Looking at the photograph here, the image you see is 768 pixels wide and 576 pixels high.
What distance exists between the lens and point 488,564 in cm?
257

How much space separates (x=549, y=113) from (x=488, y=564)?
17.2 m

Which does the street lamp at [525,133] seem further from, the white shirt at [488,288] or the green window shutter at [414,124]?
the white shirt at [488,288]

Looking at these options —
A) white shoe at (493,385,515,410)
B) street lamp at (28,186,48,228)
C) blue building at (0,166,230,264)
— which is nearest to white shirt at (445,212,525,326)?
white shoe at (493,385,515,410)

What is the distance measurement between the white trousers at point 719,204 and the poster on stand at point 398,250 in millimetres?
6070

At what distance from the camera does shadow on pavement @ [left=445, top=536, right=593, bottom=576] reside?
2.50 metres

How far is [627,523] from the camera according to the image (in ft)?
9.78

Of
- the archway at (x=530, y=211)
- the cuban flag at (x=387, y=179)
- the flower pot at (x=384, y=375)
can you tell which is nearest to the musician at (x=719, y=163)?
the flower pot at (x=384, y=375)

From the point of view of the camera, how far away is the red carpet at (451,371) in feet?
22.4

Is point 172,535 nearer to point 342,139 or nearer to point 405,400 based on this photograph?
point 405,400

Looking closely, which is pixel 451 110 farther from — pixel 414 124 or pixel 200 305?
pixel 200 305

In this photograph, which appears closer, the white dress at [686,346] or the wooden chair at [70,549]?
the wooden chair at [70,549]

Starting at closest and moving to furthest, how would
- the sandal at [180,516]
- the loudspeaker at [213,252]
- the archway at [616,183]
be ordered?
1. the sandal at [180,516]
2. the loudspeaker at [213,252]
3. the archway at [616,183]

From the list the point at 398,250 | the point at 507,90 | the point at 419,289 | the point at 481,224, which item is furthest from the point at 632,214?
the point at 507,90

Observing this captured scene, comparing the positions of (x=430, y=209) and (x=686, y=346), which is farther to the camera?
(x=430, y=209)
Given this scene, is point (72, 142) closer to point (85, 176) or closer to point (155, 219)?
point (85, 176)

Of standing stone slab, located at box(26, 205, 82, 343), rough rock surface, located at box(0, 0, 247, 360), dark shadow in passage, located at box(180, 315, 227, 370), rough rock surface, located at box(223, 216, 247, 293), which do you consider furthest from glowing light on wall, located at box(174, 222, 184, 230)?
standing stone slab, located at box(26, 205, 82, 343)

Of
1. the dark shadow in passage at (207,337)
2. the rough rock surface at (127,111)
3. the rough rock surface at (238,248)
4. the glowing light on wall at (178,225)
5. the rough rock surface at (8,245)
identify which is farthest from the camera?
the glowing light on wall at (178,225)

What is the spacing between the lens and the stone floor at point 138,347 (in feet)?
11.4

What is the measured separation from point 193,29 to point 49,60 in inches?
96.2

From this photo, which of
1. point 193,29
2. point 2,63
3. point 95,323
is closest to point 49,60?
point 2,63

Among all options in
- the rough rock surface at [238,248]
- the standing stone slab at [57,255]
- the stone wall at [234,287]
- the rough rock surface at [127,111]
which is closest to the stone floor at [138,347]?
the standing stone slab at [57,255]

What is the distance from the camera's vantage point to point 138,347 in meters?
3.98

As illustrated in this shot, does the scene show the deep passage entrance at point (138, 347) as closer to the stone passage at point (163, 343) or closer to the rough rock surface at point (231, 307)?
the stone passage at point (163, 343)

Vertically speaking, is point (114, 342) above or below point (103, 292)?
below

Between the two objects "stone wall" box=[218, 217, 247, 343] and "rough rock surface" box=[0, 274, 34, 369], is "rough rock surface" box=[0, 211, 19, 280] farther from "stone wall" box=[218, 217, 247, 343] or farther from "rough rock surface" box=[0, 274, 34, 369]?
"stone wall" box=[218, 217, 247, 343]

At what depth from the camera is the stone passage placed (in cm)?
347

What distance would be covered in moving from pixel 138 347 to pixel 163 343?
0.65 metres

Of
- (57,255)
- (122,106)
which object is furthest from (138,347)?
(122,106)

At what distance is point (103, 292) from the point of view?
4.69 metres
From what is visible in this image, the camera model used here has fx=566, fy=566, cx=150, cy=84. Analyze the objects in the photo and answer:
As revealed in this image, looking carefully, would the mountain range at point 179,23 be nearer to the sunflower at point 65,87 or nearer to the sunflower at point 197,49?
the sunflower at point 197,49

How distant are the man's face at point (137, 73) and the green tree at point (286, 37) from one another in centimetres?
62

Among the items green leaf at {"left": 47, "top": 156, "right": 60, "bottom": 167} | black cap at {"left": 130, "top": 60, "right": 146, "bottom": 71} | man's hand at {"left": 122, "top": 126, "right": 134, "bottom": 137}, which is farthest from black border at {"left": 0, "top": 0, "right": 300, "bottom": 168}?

○ ○ ○ ○ ○

TASK STATEMENT –
Reproduce, word for word, the stretch of rows from the start of the rows through the line that contains "2.50 metres", including both ends.

SOLUTION FOR THIS TASK –
Looking at the photograph here, the image you see is 768 pixels wide and 576 pixels high.
What distance exists between the lens and point 488,564 in cm?
257

How much space separates (x=549, y=113) from (x=488, y=564)?
17.2 m

Which does the street lamp at [525,133] seem further from, the white shirt at [488,288] or the green window shutter at [414,124]?
the white shirt at [488,288]

Looking at these options —
A) white shoe at (493,385,515,410)
B) street lamp at (28,186,48,228)
C) blue building at (0,166,230,264)
— which is nearest to white shirt at (445,212,525,326)?
white shoe at (493,385,515,410)

What is the distance measurement between the white trousers at point 719,204 and the poster on stand at point 398,250 in millimetres?
6070

At what distance from the camera does shadow on pavement @ [left=445, top=536, right=593, bottom=576] reside?
2.50 metres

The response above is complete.